Even if much in McLuhan is over-hasty analogy - “With the arrival of electric technology, man extended, or set outside himself, a live model of the central nervous system itself’ (23) -, even if Freudian speculation about the psychic apparatus as a protective system against stimulation has little more to say about aesthetic expression than the "repetition compulsion," and even if Bellmer’s virtual and artistic object short-circuits a bit too directly, all three proposals nevertheless attempt to explain very different modes of expression - art, dream/trauma, (media) technology - by means of a virtual, not immediately visible, but very effective object, as a processing of phantom pains concentrated in this object, as a thus regulated interplay between inside and outside. (24) These attempts are to be continued here, and technical constructions and aesthetic perceptions are to be seen in certain respects as parallel phenomena.

"Miracles of Mechanics”: Poppe and Kleist

In 1824 Johann Heinrich Moritz von Poppe gave the title “Wunder der Mechanik" (Miracles of Mechanics) to his description of famous contemporary automatons. He was fascinated not only by the figures that Vaucanson, Kempe- len, Jaquet-Droz, Maillardet, and others had created, but in particular by those of the Tendlers, father and son, whose "Mechanisches-Kunst-Theater" (mechanical art theater) can still be viewed today in Eisenerz in the Steiermark in Austria. It contains, among other things, acrobats that initially hang limp, "like all puppets." "Arms and legs flag like rags, with not the least hint of power in them. As soon as they are placed on the rope, however, they seem to come alive; they swing over and back with great verve, holding on now with two, now with one hand, and hurling themselves around it.” (25)

────────

> _Instruction A_:
Condense the paragraph of the excerpt on technology and aesthetic expression that begins "In 1824 Johann Heinrich Moritz von Poppe" into a bulleted list of its main facts.
> _Instruction B_:
Carry the excerpt on technology and aesthetic expression forward from its final sentence.
The records that come after this point are drawn from a separate source.

────────

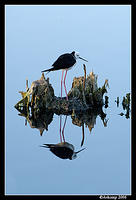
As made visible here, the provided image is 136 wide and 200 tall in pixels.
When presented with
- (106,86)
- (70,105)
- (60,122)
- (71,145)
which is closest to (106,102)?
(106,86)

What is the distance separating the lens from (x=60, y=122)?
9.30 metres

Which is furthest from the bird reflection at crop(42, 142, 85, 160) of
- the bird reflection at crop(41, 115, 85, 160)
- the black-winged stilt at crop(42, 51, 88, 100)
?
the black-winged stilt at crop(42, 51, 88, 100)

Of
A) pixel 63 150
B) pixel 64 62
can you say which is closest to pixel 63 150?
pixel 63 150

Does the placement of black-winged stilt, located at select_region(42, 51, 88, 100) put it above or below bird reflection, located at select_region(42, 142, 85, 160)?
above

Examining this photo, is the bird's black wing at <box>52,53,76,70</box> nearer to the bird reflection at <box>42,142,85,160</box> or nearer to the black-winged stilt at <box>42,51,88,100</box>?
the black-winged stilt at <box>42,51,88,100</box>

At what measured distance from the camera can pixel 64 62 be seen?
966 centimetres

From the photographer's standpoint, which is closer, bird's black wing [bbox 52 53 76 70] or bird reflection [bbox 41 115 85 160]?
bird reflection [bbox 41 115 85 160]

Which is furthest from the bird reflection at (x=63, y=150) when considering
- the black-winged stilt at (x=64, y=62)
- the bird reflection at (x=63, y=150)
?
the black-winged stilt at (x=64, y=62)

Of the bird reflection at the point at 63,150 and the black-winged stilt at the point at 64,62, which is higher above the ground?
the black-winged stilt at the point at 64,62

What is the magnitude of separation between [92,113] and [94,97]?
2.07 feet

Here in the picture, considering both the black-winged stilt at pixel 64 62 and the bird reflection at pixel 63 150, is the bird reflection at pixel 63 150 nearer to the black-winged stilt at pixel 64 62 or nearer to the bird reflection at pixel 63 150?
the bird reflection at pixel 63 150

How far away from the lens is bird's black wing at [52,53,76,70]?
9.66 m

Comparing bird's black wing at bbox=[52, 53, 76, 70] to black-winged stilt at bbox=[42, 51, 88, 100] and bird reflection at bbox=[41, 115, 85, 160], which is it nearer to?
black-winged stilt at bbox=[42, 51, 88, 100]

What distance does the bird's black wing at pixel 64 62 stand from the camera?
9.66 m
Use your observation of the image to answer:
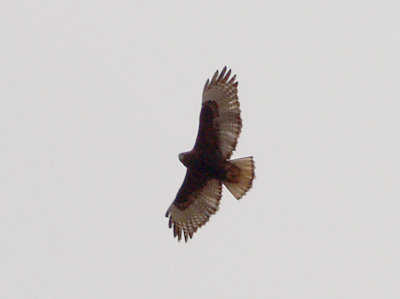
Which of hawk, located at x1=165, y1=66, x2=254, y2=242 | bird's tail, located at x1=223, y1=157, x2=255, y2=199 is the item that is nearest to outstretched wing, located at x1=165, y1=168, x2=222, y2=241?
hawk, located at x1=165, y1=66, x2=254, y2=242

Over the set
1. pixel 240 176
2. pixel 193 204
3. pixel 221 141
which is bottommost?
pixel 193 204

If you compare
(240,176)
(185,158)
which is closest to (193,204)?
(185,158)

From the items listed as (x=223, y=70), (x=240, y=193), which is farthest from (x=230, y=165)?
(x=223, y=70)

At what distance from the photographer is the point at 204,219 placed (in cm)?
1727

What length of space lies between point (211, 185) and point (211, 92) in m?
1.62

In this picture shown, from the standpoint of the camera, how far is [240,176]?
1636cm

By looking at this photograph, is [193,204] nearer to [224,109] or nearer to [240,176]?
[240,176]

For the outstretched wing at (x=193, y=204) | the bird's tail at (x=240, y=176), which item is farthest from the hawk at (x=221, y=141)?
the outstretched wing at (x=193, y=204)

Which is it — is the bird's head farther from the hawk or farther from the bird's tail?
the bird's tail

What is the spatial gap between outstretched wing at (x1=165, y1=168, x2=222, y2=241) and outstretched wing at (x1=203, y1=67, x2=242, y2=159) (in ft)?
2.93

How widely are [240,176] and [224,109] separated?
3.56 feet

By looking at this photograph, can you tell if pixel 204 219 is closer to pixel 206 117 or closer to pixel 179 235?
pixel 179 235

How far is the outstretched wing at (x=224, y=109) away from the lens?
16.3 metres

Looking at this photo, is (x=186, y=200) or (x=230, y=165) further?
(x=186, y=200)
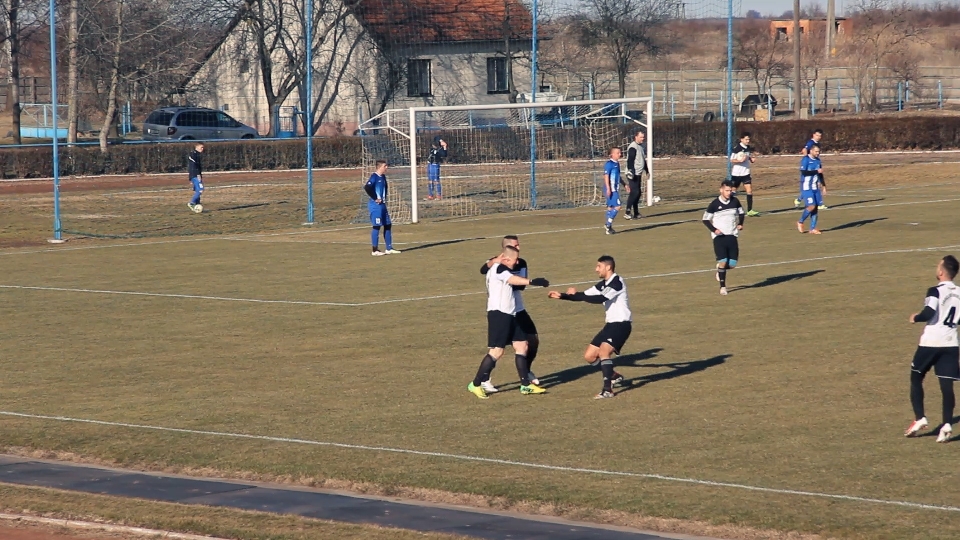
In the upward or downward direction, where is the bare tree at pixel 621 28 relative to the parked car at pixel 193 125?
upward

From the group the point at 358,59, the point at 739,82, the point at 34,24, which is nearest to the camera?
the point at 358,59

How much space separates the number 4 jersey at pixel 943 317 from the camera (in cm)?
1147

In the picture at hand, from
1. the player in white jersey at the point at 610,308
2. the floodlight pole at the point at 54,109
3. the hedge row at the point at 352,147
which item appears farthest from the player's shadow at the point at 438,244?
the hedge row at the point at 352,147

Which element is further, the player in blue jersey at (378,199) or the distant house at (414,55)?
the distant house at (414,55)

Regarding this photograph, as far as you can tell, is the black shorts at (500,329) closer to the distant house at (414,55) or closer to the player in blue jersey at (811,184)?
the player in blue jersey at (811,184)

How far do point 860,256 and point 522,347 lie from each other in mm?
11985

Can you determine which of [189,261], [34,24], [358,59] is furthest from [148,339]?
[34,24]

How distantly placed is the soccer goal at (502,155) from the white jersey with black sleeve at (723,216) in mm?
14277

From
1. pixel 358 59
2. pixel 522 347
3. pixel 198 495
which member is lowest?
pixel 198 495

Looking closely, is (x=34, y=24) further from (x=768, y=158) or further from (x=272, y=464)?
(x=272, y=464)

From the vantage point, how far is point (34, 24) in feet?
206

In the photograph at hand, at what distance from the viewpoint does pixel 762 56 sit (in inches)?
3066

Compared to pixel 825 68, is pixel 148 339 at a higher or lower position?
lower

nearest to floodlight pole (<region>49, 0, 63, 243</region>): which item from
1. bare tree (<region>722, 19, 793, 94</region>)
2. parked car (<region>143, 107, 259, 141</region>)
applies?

────────

> _Exercise output A_:
- In 1824, Poppe titled his description of famous contemporary automatons "Wunder der Mechanik" (Miracles of Mechanics).
- He admired figures created by Vaucanson, Kempelen, Jaquet-Droz, Maillardet, and others.
- He was especially fascinated by the figures of the Tendlers, father and son. Their "Mechanisches-Kunst-Theater" (mechanical art theater) can still be viewed in Eisenerz in the Steiermark in Austria.
- The theater's acrobats at first hang limp like puppets. Once placed on the rope, they seem to come alive, swinging over and back with great verve and holding on with one or two hands.

> _Exercise output B_:
Poppe’s description immediately calls to mind Heinrich von Kleist’s famous essay "Über das Marionettentheater" (On a Theatre of Marionettes) published in the "Berliner Abendblätter” in 1810. There, too, as with the Tendier pup-pets, one had to do with “appearance”: with Poppe, the appearance of life and power, with Kleist - metaphysically charged - of the lost unity of body and soul, to be found in what is non-human rather than in the "affected" attempts of the human species. Kleist sees this “last element of human influence,” which constantly separates man from himself and sentences him to the helpless observation of his clumsy physical mechanics, overcome in two figures (leaving aside God for a moment as the conceptual figure of all perfection): the bear, an animal that masters its movements instinctively; and the puppet. The center that man has lost persists in these two as an empty yet decisive, i.e., guiding point, a "soul”: "in the center of gravity of the movement” where all forces are brought into balance. Here, too, the thought that governs the conclusion of the essay is the disruption of homeostasis, that graceful interplay between the body’s limbs.

Such natural and therefore quite improbable vivacity is the ideal striven for by the automaton builders. They imitate physical movements or internal processes that are even unusual for man, including the "digestion" of Vaucanson's duck, which ate grain and “after a while excreted a matter similar to duck droppings,” as Poppe remarks with amazement.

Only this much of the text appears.